** Start of Information shown **
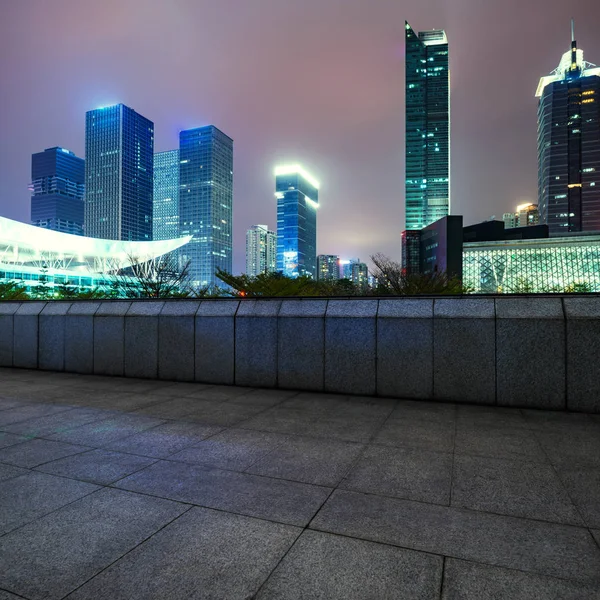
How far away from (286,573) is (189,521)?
93 cm

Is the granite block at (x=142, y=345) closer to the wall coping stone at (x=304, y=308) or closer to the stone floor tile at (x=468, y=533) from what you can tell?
the wall coping stone at (x=304, y=308)

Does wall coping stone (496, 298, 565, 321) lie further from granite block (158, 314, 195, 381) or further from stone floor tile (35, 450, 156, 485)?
granite block (158, 314, 195, 381)

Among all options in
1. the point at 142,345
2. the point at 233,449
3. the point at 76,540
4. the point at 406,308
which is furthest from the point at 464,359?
the point at 142,345

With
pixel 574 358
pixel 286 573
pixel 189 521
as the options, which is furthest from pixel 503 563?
pixel 574 358

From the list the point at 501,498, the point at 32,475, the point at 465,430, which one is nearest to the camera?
the point at 501,498

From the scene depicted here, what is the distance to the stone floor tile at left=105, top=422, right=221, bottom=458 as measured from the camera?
176 inches

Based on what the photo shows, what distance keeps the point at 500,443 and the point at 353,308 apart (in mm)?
3498

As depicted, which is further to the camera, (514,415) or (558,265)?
(558,265)

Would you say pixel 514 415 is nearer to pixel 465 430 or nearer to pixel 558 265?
pixel 465 430

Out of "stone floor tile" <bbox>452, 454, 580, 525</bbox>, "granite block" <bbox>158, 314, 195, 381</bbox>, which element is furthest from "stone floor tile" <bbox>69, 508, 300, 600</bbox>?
"granite block" <bbox>158, 314, 195, 381</bbox>

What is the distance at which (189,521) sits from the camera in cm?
296

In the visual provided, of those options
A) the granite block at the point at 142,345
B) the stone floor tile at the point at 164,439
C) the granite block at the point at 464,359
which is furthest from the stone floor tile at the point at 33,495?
the granite block at the point at 464,359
** End of Information shown **
■ Prompt
Copy every one of the records above word for word, and leave the pictures out of your copy.

■ Worked solution
How far away from (286,573) is (189,521)?
93 cm

Is the granite block at (x=142, y=345) closer to the wall coping stone at (x=304, y=308) or closer to the stone floor tile at (x=468, y=533) from what you can tell?
the wall coping stone at (x=304, y=308)

Does wall coping stone (496, 298, 565, 321) lie further from granite block (158, 314, 195, 381) or further from stone floor tile (35, 450, 156, 485)?
granite block (158, 314, 195, 381)

Among all options in
1. the point at 142,345
2. the point at 233,449
3. the point at 76,540
4. the point at 406,308
which is furthest from the point at 464,359?
the point at 142,345

With
pixel 574 358
pixel 286 573
pixel 189 521
as the options, which is furthest from pixel 503 563?
pixel 574 358

From the list the point at 501,498, the point at 32,475, the point at 465,430, which one is nearest to the camera?
the point at 501,498

From the scene depicted here, what is the distance to the stone floor tile at left=105, top=422, right=221, bottom=458 as measured from the camera?
176 inches

Based on what the photo shows, what distance keeps the point at 500,443 and the point at 353,308 apart (in mm)?
3498

As depicted, which is further to the camera, (514,415) or (558,265)?
(558,265)

Would you say pixel 514 415 is nearer to pixel 465 430 or nearer to pixel 558 265?
pixel 465 430

Out of "stone floor tile" <bbox>452, 454, 580, 525</bbox>, "granite block" <bbox>158, 314, 195, 381</bbox>, which element is furthest from "stone floor tile" <bbox>69, 508, 300, 600</bbox>?
"granite block" <bbox>158, 314, 195, 381</bbox>

What is the distance at which (189,521) sits from the camera in cm?
296

In the visual provided, of those options
A) the granite block at the point at 142,345
B) the stone floor tile at the point at 164,439
C) the granite block at the point at 464,359
which is furthest from the stone floor tile at the point at 33,495?
the granite block at the point at 464,359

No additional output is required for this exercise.